Tarefas a realizar —
1/ Extraia do texto sobre o ACNUR o trecho que começa nas palavras "A reportagem é" e termina depois de "primeiro-ministro, Pedro Sánchez.", sem mudar nada.
2/ Transforme em lista o parágrafo do texto sobre o ACNUR que começa com "No dia 1º de janeiro, Filippo Grandi", mantendo os fatos principais.
3/ Liste os países que o texto sobre o ACNUR cita como importantes doadores tradicionais que reduziram o financiamento.

No fim de seu mandato, o chefe da agência da ONU para refugiados afirma que as decisões orçamentárias estão sendo tomadas por pura necessidade de sobrevivência: "Tivemos que cortar, cortar e cortar... Não dá para ser estratégico assim", lamenta.

A reportagem é de Lola Hierro, publicada por El País, 10-12-2025.

No dia 1º de janeiro, Filippo Grandi (Milão, 68 anos) deixará o cargo de alto comissário do ACNUR, a Agência da ONU para Refugiados, após 10 anos de serviço. Na semana passada, Grandi visitou Madri para receber a Grã-Cruz da Ordem de Isabel a Católica, em reconhecimento à sua carreira e ao seu compromisso com a defesa dos direitos dos deslocados internos, uma condecoração que lhe foi entregue pelo primeiro-ministro, Pedro Sánchez.

Grandi expressou gratidão à Espanha, um país “motivado pela solidariedade”, mas em vários momentos da entrevista, admitiu estar “irritado” e “furioso” com os países europeus que não só cortaram o financiamento da ajuda externa, como também se queixam do crescente número de refugiados que chegam aos seus territórios. Os dados corroboram a sua indignação, visto que 2025 foi um ano devastador para as agências de ajuda humanitária: com o desmantelamento da Agência dos Estados Unidos para o Desenvolvimento Internacional (USAID) pela administração Trump e a redução do financiamento de importantes doadores tradicionais, como a Alemanha, a França e o Reino Unido, os projetos do ACNUR terminaram 2025 com 3,9 mil milhões de dólares (aproximadamente 3,35 mil milhões de euros) em fundos disponíveis. Este valor representa uma diminuição de 25% em comparação com 2024 e aproxima-se dos níveis de 2015, quando o número de deslocados internos em todo o mundo era metade dos 122 milhões atualmente registados.

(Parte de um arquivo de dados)

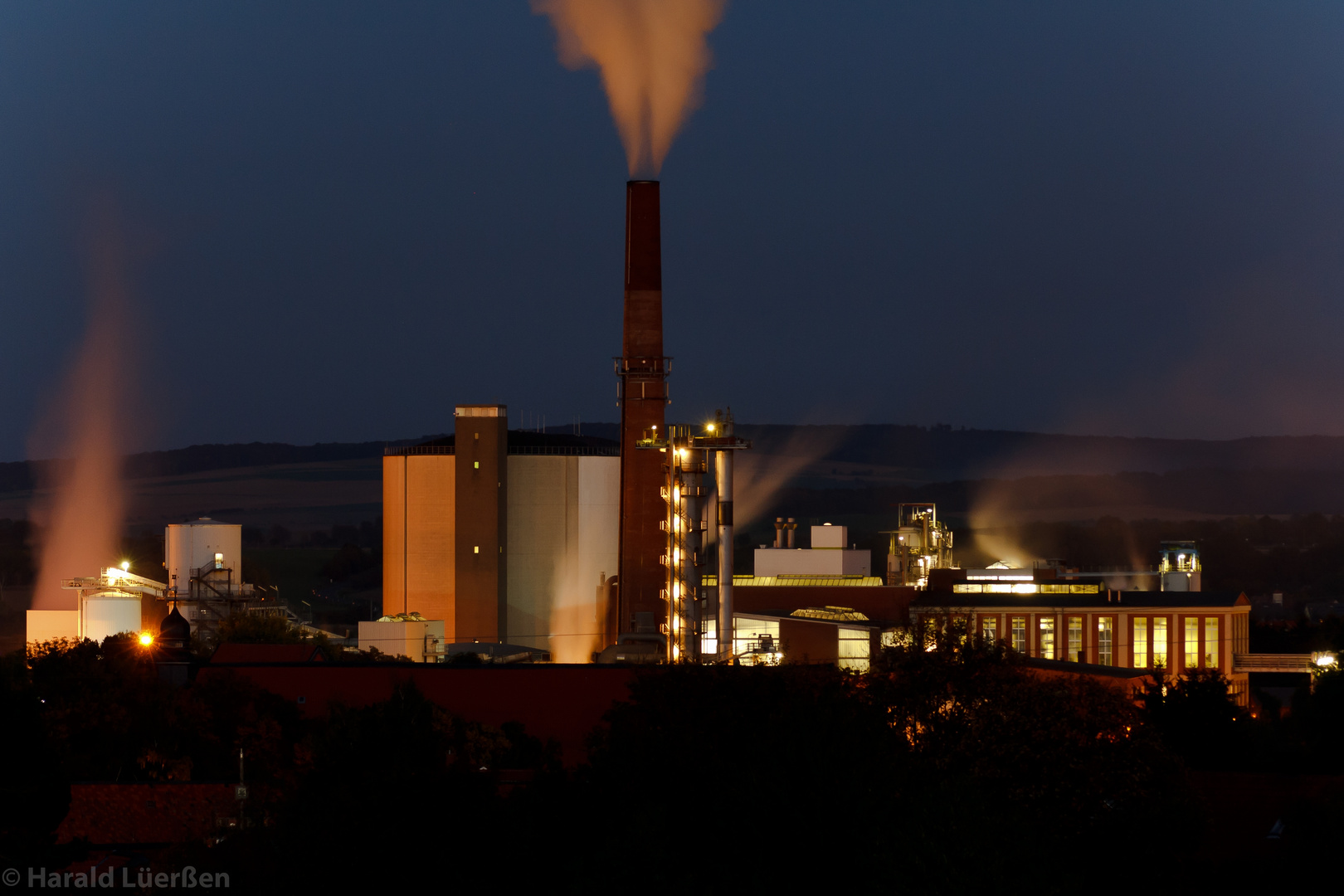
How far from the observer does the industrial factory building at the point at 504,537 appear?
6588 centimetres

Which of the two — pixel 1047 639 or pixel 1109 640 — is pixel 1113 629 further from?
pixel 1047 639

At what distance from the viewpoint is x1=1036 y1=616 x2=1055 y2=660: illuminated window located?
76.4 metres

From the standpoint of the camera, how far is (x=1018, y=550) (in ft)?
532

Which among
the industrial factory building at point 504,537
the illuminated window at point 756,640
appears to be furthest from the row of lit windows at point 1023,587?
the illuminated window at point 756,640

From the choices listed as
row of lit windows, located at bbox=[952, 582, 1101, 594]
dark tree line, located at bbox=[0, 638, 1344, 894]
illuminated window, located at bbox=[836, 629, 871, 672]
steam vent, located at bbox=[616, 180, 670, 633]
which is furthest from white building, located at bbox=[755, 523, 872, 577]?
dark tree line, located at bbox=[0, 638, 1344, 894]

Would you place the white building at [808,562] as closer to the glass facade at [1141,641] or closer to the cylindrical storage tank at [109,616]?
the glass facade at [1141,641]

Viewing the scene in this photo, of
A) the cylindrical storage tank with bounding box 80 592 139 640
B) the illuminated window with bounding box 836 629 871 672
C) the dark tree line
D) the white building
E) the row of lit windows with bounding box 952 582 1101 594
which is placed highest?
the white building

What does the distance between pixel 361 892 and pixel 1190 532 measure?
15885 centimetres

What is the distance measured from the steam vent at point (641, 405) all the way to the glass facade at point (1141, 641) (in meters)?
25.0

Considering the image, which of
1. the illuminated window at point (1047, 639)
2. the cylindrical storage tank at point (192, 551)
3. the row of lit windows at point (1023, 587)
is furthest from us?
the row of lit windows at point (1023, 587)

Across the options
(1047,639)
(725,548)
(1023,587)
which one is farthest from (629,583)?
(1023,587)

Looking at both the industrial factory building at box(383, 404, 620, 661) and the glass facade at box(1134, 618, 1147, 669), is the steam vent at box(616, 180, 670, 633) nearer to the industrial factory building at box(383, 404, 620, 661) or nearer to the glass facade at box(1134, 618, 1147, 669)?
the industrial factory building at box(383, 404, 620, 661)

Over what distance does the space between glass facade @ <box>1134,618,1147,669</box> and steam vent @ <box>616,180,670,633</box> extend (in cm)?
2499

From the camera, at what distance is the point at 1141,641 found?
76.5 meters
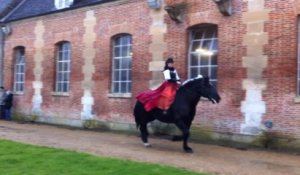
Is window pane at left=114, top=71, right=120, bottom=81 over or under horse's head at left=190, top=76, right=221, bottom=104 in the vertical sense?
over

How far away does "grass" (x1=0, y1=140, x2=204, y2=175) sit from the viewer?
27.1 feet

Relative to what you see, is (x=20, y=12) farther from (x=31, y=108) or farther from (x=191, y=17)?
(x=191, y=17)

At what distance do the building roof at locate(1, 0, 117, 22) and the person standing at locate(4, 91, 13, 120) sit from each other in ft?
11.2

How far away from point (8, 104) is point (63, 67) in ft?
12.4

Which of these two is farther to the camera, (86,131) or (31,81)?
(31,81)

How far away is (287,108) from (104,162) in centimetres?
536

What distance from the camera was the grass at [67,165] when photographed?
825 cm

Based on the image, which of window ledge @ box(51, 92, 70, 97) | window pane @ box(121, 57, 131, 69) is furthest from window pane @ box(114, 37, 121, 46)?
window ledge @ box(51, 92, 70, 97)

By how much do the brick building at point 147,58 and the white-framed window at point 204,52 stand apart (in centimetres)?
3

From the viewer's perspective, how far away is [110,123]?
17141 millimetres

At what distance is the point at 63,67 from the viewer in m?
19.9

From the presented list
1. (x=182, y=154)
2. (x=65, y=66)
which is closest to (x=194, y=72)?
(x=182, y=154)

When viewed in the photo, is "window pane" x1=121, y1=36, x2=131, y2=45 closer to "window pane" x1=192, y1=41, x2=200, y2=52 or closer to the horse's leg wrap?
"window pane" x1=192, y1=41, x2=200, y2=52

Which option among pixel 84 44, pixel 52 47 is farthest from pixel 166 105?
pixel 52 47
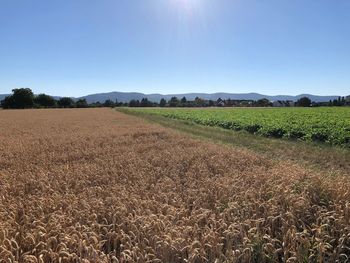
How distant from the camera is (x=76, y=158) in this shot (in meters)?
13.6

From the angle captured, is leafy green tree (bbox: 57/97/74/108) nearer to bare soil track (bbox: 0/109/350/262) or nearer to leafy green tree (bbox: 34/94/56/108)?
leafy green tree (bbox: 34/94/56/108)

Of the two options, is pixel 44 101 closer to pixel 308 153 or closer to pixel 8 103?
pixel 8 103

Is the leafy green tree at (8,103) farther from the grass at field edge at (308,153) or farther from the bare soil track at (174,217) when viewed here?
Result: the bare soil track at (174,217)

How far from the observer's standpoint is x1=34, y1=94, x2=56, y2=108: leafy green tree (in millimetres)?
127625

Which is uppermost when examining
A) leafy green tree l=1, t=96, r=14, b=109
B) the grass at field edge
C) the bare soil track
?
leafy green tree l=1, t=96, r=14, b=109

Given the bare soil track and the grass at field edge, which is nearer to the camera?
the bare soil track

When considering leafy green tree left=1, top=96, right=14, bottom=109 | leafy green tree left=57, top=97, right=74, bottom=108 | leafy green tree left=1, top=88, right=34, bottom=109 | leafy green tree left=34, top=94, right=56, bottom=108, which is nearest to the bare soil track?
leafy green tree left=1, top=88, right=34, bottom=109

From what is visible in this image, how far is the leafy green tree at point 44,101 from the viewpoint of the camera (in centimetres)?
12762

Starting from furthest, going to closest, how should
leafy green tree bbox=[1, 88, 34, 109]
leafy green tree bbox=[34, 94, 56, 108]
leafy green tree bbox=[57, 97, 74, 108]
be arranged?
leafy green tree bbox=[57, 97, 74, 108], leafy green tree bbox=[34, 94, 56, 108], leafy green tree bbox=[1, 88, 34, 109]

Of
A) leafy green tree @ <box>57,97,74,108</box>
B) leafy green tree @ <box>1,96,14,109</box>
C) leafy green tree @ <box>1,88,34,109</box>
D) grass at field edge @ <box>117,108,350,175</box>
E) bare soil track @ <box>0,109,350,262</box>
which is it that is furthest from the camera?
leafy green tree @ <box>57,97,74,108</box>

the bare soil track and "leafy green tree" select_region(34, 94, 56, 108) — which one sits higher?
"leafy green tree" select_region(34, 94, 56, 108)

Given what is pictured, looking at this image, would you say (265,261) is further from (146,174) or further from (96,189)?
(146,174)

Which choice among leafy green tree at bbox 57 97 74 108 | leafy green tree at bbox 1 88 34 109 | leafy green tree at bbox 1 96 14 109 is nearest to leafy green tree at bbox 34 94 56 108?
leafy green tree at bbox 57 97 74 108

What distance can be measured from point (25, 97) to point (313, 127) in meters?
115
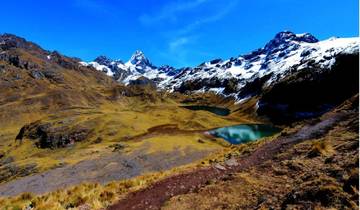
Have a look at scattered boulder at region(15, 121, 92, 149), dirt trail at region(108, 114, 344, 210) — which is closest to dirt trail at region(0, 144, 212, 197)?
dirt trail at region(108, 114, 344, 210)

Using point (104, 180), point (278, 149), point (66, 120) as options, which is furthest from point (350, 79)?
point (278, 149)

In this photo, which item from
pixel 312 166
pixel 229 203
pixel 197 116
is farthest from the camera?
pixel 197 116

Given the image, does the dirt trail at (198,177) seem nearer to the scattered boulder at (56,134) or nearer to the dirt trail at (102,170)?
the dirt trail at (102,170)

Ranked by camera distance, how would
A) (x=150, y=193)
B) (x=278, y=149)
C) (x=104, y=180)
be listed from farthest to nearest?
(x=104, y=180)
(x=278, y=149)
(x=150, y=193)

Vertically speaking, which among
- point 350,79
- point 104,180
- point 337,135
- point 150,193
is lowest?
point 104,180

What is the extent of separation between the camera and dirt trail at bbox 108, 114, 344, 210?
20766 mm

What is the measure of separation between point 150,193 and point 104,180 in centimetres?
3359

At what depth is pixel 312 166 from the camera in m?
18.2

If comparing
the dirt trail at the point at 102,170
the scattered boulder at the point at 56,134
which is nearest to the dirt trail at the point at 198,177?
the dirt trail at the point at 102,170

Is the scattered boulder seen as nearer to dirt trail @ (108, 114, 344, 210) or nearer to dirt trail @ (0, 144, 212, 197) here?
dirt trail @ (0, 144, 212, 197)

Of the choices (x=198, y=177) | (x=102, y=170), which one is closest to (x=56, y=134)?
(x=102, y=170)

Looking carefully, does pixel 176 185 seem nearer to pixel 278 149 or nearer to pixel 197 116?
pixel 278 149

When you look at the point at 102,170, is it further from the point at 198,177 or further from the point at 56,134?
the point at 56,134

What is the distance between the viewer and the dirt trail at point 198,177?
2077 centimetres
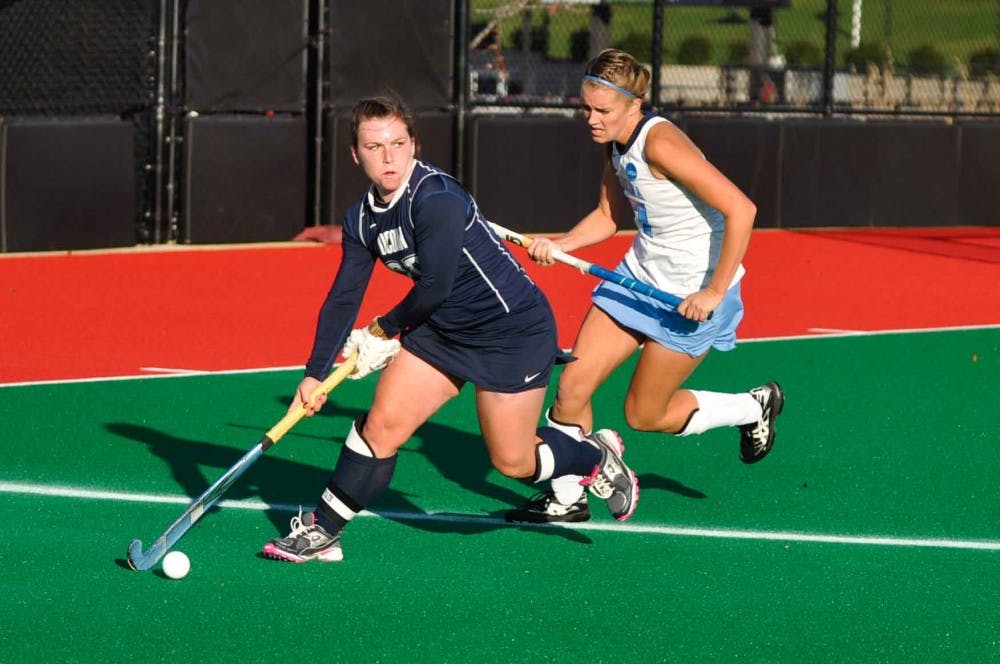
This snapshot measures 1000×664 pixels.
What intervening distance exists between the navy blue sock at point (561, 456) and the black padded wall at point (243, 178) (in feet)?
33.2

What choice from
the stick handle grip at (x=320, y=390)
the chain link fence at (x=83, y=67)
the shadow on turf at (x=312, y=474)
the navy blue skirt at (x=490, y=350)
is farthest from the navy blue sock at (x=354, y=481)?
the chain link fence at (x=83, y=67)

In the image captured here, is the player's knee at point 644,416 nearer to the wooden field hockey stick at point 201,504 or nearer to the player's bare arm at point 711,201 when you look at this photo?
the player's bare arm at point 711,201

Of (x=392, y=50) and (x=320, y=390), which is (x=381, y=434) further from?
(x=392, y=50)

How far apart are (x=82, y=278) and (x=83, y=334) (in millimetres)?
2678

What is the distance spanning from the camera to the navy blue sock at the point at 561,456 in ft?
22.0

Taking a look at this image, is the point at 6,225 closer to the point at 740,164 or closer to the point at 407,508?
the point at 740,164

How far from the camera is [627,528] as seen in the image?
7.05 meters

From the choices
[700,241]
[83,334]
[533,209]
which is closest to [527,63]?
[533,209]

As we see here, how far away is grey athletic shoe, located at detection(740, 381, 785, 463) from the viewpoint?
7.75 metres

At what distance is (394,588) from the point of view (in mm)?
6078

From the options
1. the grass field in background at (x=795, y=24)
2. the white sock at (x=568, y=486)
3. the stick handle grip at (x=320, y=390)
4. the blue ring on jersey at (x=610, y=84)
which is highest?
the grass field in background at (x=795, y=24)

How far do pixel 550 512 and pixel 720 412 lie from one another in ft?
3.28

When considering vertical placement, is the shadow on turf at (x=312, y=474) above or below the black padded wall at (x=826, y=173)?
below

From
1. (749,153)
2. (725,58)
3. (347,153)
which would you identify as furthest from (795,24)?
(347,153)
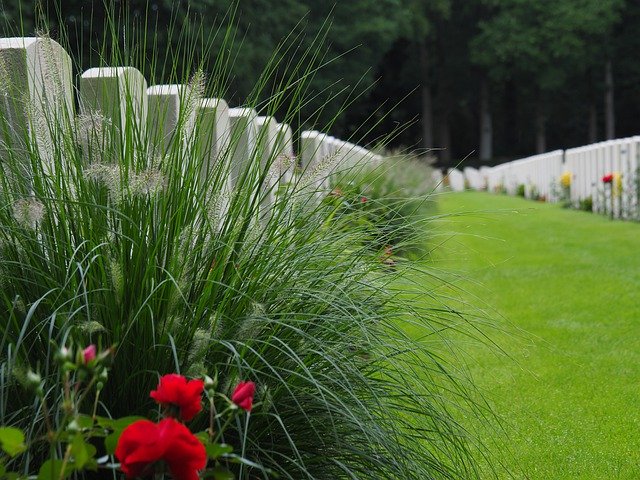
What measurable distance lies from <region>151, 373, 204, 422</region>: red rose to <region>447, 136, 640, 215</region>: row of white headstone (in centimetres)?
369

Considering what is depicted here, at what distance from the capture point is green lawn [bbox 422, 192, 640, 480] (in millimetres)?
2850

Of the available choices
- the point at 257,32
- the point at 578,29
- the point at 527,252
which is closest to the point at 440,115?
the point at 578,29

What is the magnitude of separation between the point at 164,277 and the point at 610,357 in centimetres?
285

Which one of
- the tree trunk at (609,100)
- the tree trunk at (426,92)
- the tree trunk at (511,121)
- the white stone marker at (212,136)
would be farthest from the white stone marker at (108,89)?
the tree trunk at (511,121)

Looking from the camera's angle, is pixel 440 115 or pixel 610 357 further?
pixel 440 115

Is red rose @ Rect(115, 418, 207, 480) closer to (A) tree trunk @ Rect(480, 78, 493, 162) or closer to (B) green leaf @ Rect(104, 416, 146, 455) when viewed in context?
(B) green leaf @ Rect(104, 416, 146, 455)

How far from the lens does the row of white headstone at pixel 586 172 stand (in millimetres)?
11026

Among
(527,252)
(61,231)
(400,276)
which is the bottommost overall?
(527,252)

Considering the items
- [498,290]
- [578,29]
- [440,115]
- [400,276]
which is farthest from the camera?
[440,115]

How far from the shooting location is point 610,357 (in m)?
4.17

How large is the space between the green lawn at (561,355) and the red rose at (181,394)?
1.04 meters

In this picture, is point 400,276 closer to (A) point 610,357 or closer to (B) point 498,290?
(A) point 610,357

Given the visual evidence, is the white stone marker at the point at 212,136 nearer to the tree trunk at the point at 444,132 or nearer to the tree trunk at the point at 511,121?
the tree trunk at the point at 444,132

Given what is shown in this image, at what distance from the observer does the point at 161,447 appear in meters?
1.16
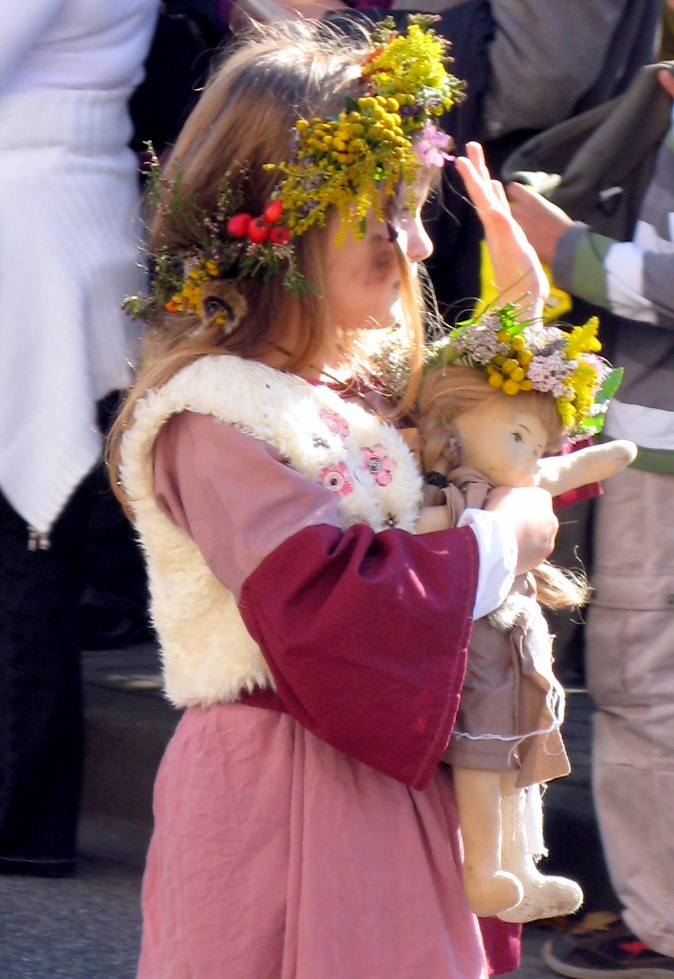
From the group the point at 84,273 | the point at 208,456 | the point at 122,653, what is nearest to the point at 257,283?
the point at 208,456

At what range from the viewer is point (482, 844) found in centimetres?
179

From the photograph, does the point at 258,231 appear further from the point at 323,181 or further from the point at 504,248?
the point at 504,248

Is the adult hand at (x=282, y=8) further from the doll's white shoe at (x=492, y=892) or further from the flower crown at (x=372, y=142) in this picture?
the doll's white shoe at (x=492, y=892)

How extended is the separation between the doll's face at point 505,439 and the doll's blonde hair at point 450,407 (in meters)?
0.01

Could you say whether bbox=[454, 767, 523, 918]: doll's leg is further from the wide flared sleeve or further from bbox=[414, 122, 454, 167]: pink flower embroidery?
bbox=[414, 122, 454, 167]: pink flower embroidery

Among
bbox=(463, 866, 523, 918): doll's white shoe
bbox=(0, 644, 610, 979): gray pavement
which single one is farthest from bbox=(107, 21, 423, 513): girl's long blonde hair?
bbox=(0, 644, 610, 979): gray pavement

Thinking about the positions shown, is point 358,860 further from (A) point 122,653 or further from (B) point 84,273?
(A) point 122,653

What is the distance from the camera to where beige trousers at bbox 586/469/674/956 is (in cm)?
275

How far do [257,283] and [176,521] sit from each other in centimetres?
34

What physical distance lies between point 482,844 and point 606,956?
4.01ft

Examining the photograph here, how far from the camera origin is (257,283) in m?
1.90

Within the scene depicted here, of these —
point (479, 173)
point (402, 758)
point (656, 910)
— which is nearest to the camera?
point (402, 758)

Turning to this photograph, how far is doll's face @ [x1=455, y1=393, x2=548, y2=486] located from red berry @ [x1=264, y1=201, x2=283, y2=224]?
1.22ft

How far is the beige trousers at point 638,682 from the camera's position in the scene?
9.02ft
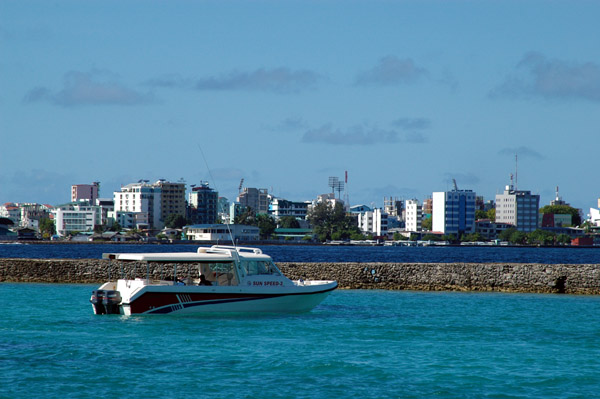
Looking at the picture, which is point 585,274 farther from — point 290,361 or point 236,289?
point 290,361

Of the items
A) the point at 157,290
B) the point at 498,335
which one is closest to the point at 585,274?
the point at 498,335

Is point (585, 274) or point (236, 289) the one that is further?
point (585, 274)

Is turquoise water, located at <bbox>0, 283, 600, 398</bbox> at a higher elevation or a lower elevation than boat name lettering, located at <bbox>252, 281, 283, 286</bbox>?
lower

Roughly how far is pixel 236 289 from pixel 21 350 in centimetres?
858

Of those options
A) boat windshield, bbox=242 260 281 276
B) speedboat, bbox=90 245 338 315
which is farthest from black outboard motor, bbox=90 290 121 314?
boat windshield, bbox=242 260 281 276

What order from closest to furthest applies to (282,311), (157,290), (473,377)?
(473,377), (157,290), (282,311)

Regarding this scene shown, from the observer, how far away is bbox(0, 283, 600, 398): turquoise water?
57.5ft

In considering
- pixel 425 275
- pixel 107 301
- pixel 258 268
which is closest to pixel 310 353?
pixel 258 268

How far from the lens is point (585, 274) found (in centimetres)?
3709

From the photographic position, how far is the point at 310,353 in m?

Respostas —
1/
A reportagem é de Lola Hierro, publicada por El País, 10-12-2025.

No dia 1º de janeiro, Filippo Grandi (Milão, 68 anos) deixará o cargo de alto comissário do ACNUR, a Agência da ONU para Refugiados, após 10 anos de serviço. Na semana passada, Grandi visitou Madri para receber a Grã-Cruz da Ordem de Isabel a Católica, em reconhecimento à sua carreira e ao seu compromisso com a defesa dos direitos dos deslocados internos, uma condecoração que lhe foi entregue pelo primeiro-ministro, Pedro Sánchez.

2/
- Filippo Grandi (Milão, 68 anos) deixará o cargo de alto comissário do ACNUR em 1º de janeiro, após 10 anos de serviço.
- Na semana passada, ele esteve em Madri para receber a Grã-Cruz da Ordem de Isabel a Católica.
- A honraria reconhece sua carreira e seu compromisso com a defesa dos direitos dos deslocados internos.
- A condecoração foi entregue pelo primeiro-ministro Pedro Sánchez.

3/
- Alemanha
- França
- Reino Unido